The Solar Spirit project started soon after the 2007 World Solar Challenge. At least 18 months of research and planning has focused on achieving maximum efficiencies for the innovative solar electric vehicle.

• Maximum energy from the sun is required to have a truly competitive solar car.
• Find the most efficient Solar Cells we can afford to purchase.
• Achieve maximum efficiency: Motor and Motor Controller, Regeneration of electricity when braking, energy storage.
• Lightest possible weight (for lowest possible rolling resistance).
• The best aerodynamic and smallest frontal projection area allowable by the new rules.
• Design the solar car to drive like a standard vehicle.

The dominant factors of a solar car performance are:

1. The lowest running resistance
2. The lowest aerodynamic drag
   The C_D (drag coefficient) x A (frontal projected area) is crucial to maximise performance
3. The amount of energy captured from the sun
4. The efficient use and recapture of energy
5. The team strategy and cohesive team effort.

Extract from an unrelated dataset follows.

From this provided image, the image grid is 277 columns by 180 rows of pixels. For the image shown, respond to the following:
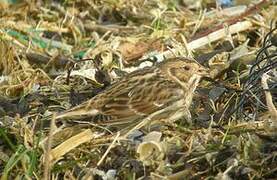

Kelly, the first TAFE SA solar car

A veteran of solar racing spanning ten years, Kelly, was built by a sindicate which included TAFE SA. Kelly's results have been consistently very good and the experience and data gained has informed prepartions for our new car. 

"Solar Spirit" prototype

In 2009 the Solar Spirit team constructed and tested the prototype vehicle.

This used Triangular Advanced Solar Cells (TASC triple junction Gallium Arsenide solar Cells from Spectrolab, a Boeing company). Each of the 26,348 TASC cells were mounted on 60 + 1 (6 square meters) specially designed circuit boards (manufactured by Entech as part of their sponsorship). The circuit boards were mounted on a lightweight aluminium frame (donated by Capral) made into a flat "Stalled" wing, which could be tilted for maximum power from the sun most of the time.

The chassis is made of aircraft grade carbon composite material. Cobham Aviation Services Australia has generously donated time and Aircraft quality "Fiberlam" material. The 3.6m x 8.3 meter bare chassis, mabe by Cobham, only weighs 18kg. The material is ten times the strength of steel of the same weight. The technology has enabled us to possibly have the lightest solar car ever designed for a World Solar Challenge.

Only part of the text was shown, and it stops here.